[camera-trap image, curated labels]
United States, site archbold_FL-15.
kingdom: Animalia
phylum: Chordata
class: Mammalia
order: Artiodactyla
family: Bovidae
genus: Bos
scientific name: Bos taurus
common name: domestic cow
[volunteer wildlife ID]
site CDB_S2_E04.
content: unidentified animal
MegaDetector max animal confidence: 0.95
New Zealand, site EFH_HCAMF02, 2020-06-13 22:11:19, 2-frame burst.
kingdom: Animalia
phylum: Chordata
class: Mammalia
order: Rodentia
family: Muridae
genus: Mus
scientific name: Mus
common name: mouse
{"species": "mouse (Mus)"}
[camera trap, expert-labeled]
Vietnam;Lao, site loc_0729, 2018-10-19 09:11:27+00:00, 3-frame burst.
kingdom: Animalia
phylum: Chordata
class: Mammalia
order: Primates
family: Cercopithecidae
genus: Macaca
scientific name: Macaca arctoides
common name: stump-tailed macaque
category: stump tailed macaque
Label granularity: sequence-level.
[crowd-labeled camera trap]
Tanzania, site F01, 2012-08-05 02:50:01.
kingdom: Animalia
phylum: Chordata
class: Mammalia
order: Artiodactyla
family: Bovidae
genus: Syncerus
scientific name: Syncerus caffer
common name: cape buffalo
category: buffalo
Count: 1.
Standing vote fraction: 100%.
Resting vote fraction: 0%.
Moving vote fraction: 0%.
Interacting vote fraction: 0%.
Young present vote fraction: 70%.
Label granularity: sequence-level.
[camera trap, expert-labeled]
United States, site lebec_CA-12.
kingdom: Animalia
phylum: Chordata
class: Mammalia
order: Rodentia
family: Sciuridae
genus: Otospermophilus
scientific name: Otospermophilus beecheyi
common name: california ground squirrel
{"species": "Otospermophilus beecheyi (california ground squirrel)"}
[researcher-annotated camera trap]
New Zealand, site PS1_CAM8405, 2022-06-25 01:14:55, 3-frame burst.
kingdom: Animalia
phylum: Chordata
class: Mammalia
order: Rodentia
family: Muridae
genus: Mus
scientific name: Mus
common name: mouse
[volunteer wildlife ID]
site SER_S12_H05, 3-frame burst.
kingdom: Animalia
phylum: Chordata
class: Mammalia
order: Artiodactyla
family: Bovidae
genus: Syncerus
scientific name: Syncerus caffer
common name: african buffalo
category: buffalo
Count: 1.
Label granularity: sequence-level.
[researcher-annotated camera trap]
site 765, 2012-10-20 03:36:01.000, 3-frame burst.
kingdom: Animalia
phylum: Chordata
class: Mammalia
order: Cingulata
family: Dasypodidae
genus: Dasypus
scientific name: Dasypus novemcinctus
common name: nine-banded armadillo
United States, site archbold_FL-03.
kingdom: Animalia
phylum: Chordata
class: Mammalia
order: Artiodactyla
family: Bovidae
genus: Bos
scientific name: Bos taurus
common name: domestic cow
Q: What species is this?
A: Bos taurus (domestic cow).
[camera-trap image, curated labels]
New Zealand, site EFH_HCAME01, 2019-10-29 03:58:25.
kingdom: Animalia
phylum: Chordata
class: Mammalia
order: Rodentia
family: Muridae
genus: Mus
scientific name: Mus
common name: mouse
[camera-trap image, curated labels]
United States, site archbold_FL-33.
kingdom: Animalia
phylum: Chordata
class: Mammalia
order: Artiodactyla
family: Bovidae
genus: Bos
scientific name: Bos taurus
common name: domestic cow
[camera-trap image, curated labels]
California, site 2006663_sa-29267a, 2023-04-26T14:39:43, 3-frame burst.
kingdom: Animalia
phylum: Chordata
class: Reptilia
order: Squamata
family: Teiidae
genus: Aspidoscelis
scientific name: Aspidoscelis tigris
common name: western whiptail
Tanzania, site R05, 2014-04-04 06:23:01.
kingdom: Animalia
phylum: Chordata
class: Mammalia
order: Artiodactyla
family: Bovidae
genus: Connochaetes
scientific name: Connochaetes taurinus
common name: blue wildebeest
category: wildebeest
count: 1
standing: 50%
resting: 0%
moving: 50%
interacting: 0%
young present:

(Action item):
Set every entry down verbatim.

(Response to this task):
[camera-trap image, curated labels]
United States, site archbold_FL-15.
kingdom: Animalia
phylum: Chordata
class: Mammalia
order: Artiodactyla
family: Bovidae
genus: Bos
scientific name: Bos taurus
common name: domestic cow
[volunteer wildlife ID]
site CDB_S2_E04.
content: unidentified animal
MegaDetector max animal confidence: 0.95
New Zealand, site EFH_HCAMF02, 2020-06-13 22:11:19, 2-frame burst.
kingdom: Animalia
phylum: Chordata
class: Mammalia
order: Rodentia
family: Muridae
genus: Mus
scientific name: Mus
common name: mouse
{"species": "mouse (Mus)"}
[camera trap, expert-labeled]
Vietnam;Lao, site loc_0729, 2018-10-19 09:11:27+00:00, 3-frame burst.
kingdom: Animalia
phylum: Chordata
class: Mammalia
order: Primates
family: Cercopithecidae
genus: Macaca
scientific name: Macaca arctoides
common name: stump-tailed macaque
category: stump tailed macaque
Label granularity: sequence-level.
[crowd-labeled camera trap]
Tanzania, site F01, 2012-08-05 02:50:01.
kingdom: Animalia
phylum: Chordata
class: Mammalia
order: Artiodactyla
family: Bovidae
genus: Syncerus
scientific name: Syncerus caffer
common name: cape buffalo
category: buffalo
Count: 1.
Standing vote fraction: 100%.
Resting vote fraction: 0%.
Moving vote fraction: 0%.
Interacting vote fraction: 0%.
Young present vote fraction: 70%.
Label granularity: sequence-level.
[camera trap, expert-labeled]
United States, site lebec_CA-12.
kingdom: Animalia
phylum: Chordata
class: Mammalia
order: Rodentia
family: Sciuridae
genus: Otospermophilus
scientific name: Otospermophilus beecheyi
common name: california ground squirrel
{"species": "Otospermophilus beecheyi (california ground squirrel)"}
[researcher-annotated camera trap]
New Zealand, site PS1_CAM8405, 2022-06-25 01:14:55, 3-frame burst.
kingdom: Animalia
phylum: Chordata
class: Mammalia
order: Rodentia
family: Muridae
genus: Mus
scientific name: Mus
common name: mouse
[volunteer wildlife ID]
site SER_S12_H05, 3-frame burst.
kingdom: Animalia
phylum: Chordata
class: Mammalia
order: Artiodactyla
family: Bovidae
genus: Syncerus
scientific name: Syncerus caffer
common name: african buffalo
category: buffalo
Count: 1.
Label granularity: sequence-level.
[researcher-annotated camera trap]
site 765, 2012-10-20 03:36:01.000, 3-frame burst.
kingdom: Animalia
phylum: Chordata
class: Mammalia
order: Cingulata
family: Dasypodidae
genus: Dasypus
scientific name: Dasypus novemcinctus
common name: nine-banded armadillo
United States, site archbold_FL-03.
kingdom: Animalia
phylum: Chordata
class: Mammalia
order: Artiodactyla
family: Bovidae
genus: Bos
scientific name: Bos taurus
common name: domestic cow
Q: What species is this?
A: Bos taurus (domestic cow).
[camera-trap image, curated labels]
New Zealand, site EFH_HCAME01, 2019-10-29 03:58:25.
kingdom: Animalia
phylum: Chordata
class: Mammalia
order: Rodentia
family: Muridae
genus: Mus
scientific name: Mus
common name: mouse
[camera-trap image, curated labels]
United States, site archbold_FL-33.
kingdom: Animalia
phylum: Chordata
class: Mammalia
order: Artiodactyla
family: Bovidae
genus: Bos
scientific name: Bos taurus
common name: domestic cow
[camera-trap image, curated labels]
California, site 2006663_sa-29267a, 2023-04-26T14:39:43, 3-frame burst.
kingdom: Animalia
phylum: Chordata
class: Reptilia
order: Squamata
family: Teiidae
genus: Aspidoscelis
scientific name: Aspidoscelis tigris
common name: western whiptail
Tanzania, site R05, 2014-04-04 06:23:01.
kingdom: Animalia
phylum: Chordata
class: Mammalia
order: Artiodactyla
family: Bovidae
genus: Connochaetes
scientific name: Connochaetes taurinus
common name: blue wildebeest
category: wildebeest
count: 1
standing: 50%
resting: 0%
moving: 50%
interacting: 0%
young present:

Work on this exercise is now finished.